TESTO
········

Tornando all’osteoporosi, secondo lei sarebbe necessario sensibilizzare maggiormente la popolazione maschile sul rischio?

Potrebbe essere utile, anche se non è facilissimo. Nella donna abbiamo un momento storico della vita, la menopausa, che apre uno scenario possibile di osteoporosi. Nell’uomo non c‘è un momento particolare della vita a partire dal quale aumenta con certezza il rischio di insorgenza di osteoporosi, quindi non saprei a che età attenzionare la popolazione maschile con una campagna di prevenzione.

Quello che facciamo oggi è promuovere un concetto di salvaguardia della salute a più ampio spettro, comunicando i corretti stili di vita sin dall’età adolescenziale: spesso si dice che l’osteoporosi è una malattia pediatrica a insorgenza geriatrica.  Quello che noi misuriamo in una donna di 50 anni o in un uomo di 60 è il frutto della sua pr edisposizione genetica ma anche di come ha vissuto fino ad allora.

Esiste una biologia dello scheletro: nelle prime tre decadi di vita aumentiamo la nostra massa ossea, dopo inizia un declino fisiologico, anche se lento. Se in quelle tre decadi facciamo scelte sbagliate e il valore di massa ossea non viene raggiunto, successivamente godiamo di un patrimonio minore, che si esaurisce più rapidamente: quindi raccomandiamo a tutte le fasce di età esposizione al sole (sempre con le dovute protezioni, ovviamente), attività fisica adeguata, dieta ricca di calcio; e sconsigliamo l’assunzione di bevande alcoliche o ricche di caffeina, e scelte alimentari iperproteiche o ricche in sale, che fanno perdere molto calcio, per essere più forti e affrontare meglio le fragilità future.

········

I DATI
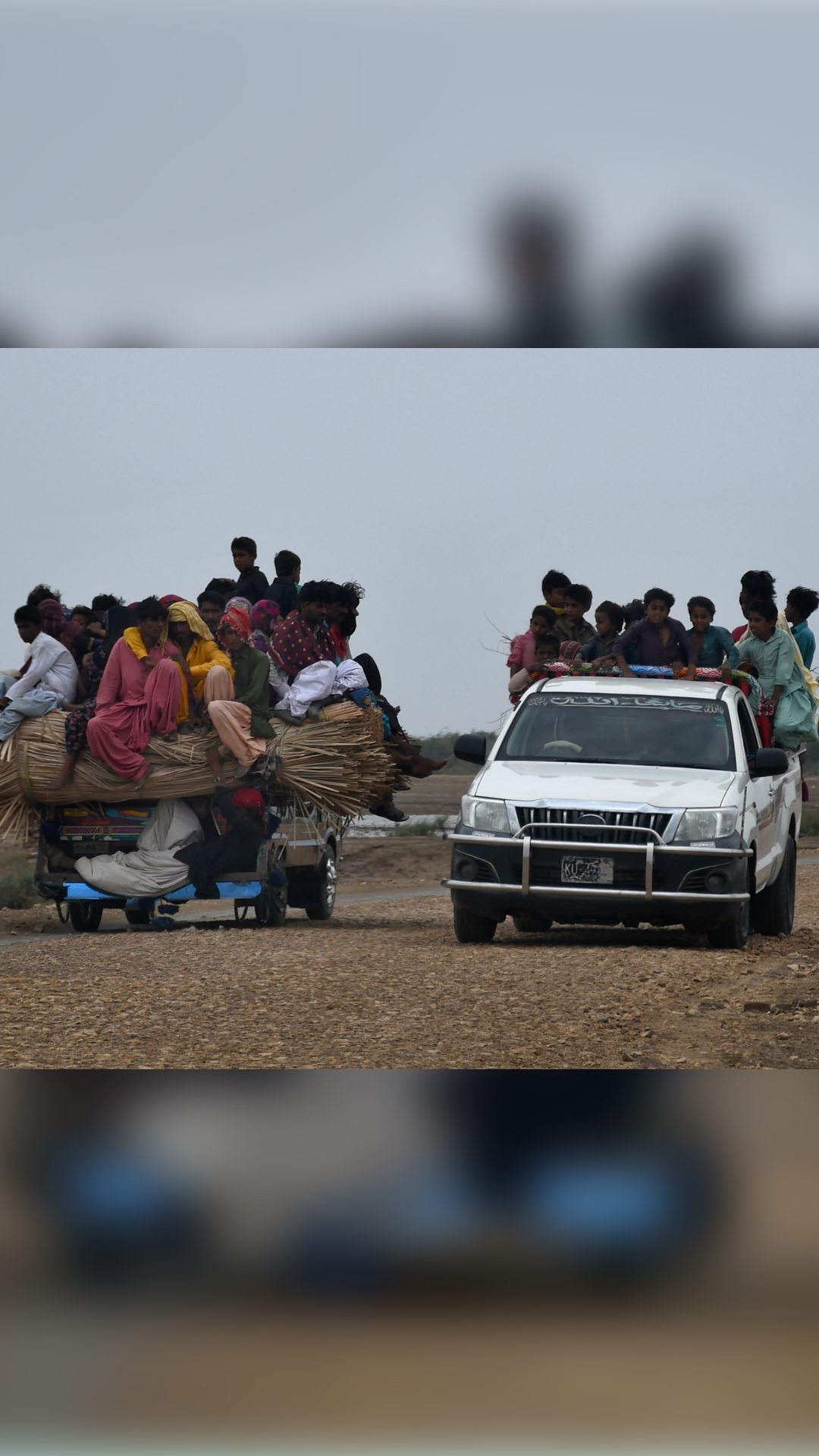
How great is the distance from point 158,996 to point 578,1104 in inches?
236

········

COMPITO DA SVOLGERE
Rispondi alle domande seguenti in base al testo sull'osteoporosi, numerando le risposte allo stesso modo.
1. Quale momento della vita della donna apre uno scenario possibile di osteoporosi?
2. In quale periodo della vita aumenta la massa ossea?
3. Quali scelte alimentari vengono sconsigliate perché fanno perdere molto calcio?

COMPITO SVOLTO
1. La menopausa.
2. Nelle prime tre decadi di vita.
3. Le scelte alimentari iperproteiche o ricche in sale.